Over the weekend I did a lot reading. One of the books I’ve already told you about – Robert Jackson Bennett’s Mr. Shivers (see last post).
One of the other books is by a guy quickly becoming one of my favorite writers because of his style and strength of prose, but losing me by pushing his own … I dunno … self, I guess, in his books, on Twitter, yadda yadda yadda.
Anyway … I’m not going to talk about why I don’t like it. I will say, it’s a good strong effort, well-written, a page turner. Despite being almost 400 pages I finished it in two sittings, which is unusual for me.
The book is called Horns, and the author is Joe Hill (King).
It’s no secret I love his dad, have had a hero thing for his father since the late 70s. But Joe has won my admiration on his own merit apart from that, with his good writing and familiar style. I like how he writes, period. His first novel, Heart Shaped Box, was a pretty interesting ghost story with an un-King-like happy ending. His short story collection, Twentieth Century Ghosts, showed a huge variety of stuff and I found most of them enjoyable.
In Horns, the story starts with a strong hook – a guy is drunk and doing terrible things. Next morning he wakes up with horns on his head. Horns … like the Devil’s horns. The story is how a young man, trapped in a dead-end town with no future to speak of is haunted on the anniversary of the death of his girlfriend by memories of their romance, tragic break-up, and her rape and murder.
Joe unfolds the story in a good way, building the pressure on his protagonist in ever-mounting degrees. Before long the protagonist is finding out the Devil really is in the details and he’s finally figuring out what happened that fateful night a year ago.

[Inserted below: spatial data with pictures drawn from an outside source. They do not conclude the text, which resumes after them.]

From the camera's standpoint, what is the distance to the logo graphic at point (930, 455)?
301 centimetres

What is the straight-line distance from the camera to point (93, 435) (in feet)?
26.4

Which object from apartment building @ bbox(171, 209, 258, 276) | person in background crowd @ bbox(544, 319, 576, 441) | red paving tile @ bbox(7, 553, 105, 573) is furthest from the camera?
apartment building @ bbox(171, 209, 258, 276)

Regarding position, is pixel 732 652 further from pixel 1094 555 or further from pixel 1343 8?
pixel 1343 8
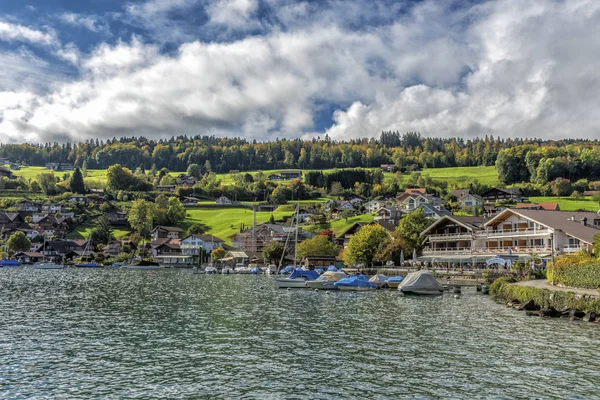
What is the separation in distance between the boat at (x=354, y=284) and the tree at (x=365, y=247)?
27660 millimetres

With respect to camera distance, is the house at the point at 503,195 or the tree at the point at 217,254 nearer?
the tree at the point at 217,254

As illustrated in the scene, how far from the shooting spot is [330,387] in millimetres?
19516

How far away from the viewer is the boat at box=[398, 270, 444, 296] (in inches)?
2327

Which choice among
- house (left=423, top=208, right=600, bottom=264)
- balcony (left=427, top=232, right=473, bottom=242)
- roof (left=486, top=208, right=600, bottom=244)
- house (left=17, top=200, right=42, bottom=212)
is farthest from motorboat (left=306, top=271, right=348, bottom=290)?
house (left=17, top=200, right=42, bottom=212)

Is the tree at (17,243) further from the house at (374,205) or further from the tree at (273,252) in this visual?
the house at (374,205)

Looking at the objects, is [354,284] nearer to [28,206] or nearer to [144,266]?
[144,266]

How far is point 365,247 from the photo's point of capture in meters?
94.8

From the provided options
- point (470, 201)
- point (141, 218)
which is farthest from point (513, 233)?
point (141, 218)

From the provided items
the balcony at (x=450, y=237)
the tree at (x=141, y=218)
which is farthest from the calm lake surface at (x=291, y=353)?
the tree at (x=141, y=218)

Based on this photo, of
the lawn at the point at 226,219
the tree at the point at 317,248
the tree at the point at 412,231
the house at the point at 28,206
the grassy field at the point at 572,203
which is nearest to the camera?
the tree at the point at 412,231

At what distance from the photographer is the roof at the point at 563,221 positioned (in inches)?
2741

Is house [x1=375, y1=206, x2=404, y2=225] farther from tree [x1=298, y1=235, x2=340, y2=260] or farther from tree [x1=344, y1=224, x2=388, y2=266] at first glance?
tree [x1=344, y1=224, x2=388, y2=266]

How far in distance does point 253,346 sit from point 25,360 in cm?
1099

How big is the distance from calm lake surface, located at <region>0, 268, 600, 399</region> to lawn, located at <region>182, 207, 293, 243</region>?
128 metres
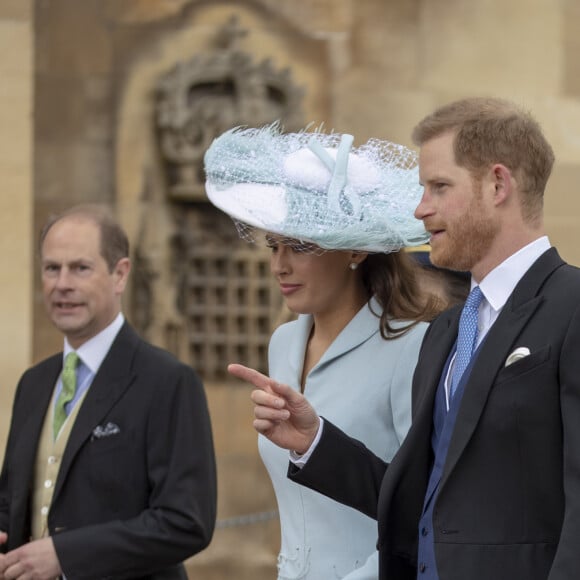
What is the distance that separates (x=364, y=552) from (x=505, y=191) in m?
1.06

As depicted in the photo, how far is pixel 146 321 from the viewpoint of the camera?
25.3ft

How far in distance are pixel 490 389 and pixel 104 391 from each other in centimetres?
173

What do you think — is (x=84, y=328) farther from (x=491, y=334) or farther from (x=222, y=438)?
(x=222, y=438)

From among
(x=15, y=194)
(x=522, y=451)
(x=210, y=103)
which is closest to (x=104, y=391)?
(x=522, y=451)

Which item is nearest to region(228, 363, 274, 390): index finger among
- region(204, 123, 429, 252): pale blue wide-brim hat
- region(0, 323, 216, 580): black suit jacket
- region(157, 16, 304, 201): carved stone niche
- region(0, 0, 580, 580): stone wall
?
region(204, 123, 429, 252): pale blue wide-brim hat

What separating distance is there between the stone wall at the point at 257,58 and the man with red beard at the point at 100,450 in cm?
266

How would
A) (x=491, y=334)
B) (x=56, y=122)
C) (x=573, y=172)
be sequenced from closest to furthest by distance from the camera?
(x=491, y=334) < (x=56, y=122) < (x=573, y=172)

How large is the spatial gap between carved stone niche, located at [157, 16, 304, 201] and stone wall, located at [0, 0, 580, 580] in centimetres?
9

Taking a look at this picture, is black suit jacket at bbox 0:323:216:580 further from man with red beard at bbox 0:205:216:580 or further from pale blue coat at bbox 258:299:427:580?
pale blue coat at bbox 258:299:427:580

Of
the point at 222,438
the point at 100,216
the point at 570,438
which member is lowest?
the point at 222,438

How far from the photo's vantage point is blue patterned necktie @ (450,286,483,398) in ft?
9.89

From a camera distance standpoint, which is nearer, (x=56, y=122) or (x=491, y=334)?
(x=491, y=334)

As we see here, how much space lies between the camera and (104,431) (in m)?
4.25

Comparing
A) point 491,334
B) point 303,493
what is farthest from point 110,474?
point 491,334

Halfway through the novel, the timeline changes to his first encounter with his sweetheart ten years earlier. We meet the other key players in the events, and for a while we stay in tight third person with the protagonist. But at another point, we shift POV to another character and we learn more about why things went the way they do. In the end, there’s the final confrontation between the protagonist and antagonist and it’s sort of a role reversal because the protagonist is the one who looks like Satan.
Not an OTTBF*, and I thought just a hair anticlimactic, considering everywhere Joe might’ve gone with the book, but it was still mostly satisfying.

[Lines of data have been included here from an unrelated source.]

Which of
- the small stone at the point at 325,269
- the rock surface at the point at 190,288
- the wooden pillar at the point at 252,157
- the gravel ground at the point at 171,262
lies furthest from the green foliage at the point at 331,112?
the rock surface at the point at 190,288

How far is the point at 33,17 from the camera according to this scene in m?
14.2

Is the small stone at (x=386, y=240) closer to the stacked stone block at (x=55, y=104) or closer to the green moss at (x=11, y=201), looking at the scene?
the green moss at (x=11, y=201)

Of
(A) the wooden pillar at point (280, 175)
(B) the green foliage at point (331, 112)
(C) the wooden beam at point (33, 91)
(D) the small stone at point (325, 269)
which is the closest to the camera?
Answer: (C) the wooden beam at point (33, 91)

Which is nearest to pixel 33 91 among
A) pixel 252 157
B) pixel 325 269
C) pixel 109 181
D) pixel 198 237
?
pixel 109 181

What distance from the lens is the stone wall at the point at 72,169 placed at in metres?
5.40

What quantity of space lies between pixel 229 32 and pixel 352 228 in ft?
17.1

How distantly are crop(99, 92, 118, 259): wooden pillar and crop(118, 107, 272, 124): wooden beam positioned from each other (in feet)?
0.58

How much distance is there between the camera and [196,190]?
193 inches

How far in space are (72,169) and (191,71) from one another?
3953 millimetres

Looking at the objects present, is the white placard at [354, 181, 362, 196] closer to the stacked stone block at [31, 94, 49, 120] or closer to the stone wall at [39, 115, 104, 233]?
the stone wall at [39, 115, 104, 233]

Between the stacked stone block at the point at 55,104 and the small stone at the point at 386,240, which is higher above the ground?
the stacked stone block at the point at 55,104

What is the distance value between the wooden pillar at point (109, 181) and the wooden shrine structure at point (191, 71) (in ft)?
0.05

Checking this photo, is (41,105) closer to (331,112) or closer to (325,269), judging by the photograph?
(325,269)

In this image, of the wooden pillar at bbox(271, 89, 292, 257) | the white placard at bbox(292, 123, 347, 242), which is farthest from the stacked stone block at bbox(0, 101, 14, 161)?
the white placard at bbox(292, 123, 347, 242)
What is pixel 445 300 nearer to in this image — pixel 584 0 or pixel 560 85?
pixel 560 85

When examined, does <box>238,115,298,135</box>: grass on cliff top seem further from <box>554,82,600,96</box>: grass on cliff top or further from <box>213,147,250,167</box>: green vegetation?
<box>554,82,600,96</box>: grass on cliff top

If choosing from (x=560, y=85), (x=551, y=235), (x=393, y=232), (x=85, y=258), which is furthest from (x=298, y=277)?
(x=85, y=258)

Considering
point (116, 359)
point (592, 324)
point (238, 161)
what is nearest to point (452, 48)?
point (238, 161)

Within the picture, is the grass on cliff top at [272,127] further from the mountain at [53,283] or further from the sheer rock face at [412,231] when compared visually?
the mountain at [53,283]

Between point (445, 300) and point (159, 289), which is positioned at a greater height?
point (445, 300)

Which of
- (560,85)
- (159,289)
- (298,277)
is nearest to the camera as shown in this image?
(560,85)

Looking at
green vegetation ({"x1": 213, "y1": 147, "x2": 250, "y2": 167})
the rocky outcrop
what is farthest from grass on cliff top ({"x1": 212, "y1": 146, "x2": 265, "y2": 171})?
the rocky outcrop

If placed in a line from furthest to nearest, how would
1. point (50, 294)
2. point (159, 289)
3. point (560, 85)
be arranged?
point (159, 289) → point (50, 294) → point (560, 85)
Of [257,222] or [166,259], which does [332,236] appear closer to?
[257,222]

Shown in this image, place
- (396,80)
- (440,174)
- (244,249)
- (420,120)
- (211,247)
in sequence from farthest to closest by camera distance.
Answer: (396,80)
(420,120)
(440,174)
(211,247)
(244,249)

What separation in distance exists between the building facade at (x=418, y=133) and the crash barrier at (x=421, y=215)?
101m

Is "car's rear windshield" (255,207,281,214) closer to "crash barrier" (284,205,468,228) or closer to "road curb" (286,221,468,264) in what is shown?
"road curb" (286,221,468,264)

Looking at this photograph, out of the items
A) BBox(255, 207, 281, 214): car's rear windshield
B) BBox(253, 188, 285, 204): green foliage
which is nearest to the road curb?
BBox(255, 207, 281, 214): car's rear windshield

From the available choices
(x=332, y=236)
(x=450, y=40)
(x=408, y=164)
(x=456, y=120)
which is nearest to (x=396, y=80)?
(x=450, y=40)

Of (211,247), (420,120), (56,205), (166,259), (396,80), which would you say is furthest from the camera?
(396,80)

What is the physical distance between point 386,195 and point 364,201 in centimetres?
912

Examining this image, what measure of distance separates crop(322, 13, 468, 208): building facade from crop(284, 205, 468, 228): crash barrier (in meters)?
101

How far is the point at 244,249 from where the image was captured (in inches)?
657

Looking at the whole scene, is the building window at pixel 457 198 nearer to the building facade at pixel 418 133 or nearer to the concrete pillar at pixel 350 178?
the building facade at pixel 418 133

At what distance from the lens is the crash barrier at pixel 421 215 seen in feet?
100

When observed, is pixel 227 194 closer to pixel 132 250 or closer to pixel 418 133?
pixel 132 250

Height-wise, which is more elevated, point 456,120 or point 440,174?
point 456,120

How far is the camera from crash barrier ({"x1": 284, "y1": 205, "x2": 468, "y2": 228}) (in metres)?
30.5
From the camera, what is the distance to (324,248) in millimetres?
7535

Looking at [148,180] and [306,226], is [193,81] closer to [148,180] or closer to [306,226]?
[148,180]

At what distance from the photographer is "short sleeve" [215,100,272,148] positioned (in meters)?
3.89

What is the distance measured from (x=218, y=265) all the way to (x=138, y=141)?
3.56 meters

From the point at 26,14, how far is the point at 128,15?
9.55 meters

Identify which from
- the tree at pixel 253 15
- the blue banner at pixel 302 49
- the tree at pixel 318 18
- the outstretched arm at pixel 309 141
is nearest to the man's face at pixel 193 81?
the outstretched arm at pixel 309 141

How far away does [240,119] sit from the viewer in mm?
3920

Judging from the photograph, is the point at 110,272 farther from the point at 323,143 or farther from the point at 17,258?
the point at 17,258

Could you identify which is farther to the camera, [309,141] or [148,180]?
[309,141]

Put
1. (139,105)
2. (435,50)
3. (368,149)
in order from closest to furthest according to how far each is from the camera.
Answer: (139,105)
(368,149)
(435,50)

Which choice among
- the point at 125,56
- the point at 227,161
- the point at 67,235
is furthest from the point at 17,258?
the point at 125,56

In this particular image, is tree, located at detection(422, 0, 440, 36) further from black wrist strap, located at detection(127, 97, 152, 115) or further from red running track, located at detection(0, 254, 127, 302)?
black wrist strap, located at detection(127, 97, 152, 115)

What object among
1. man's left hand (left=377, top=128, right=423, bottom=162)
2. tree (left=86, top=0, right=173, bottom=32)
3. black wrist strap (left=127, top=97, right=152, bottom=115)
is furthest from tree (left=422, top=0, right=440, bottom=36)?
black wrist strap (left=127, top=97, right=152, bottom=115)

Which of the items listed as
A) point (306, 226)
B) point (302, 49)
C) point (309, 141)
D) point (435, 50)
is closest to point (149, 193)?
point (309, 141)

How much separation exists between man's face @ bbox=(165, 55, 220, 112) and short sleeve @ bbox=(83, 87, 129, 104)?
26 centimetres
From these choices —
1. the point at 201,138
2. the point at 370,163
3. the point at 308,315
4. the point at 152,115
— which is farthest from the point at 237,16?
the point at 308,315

Once again, it’s full of things which made me roll my eyes and snicker (the theology in it is absolutely hysterical), but I really liked the style and the ease of the read. It went down smooth and warm, like a fine sherry.
So, I recommend it. I give it four out of five stars, but then, I’m partial to the Kings.
* – Remember, this is Over The Top Big Finish; when a book, movie or play goes way too far, way to farcical, in an attempt to create that big-bang ending. I don’t like ‘em.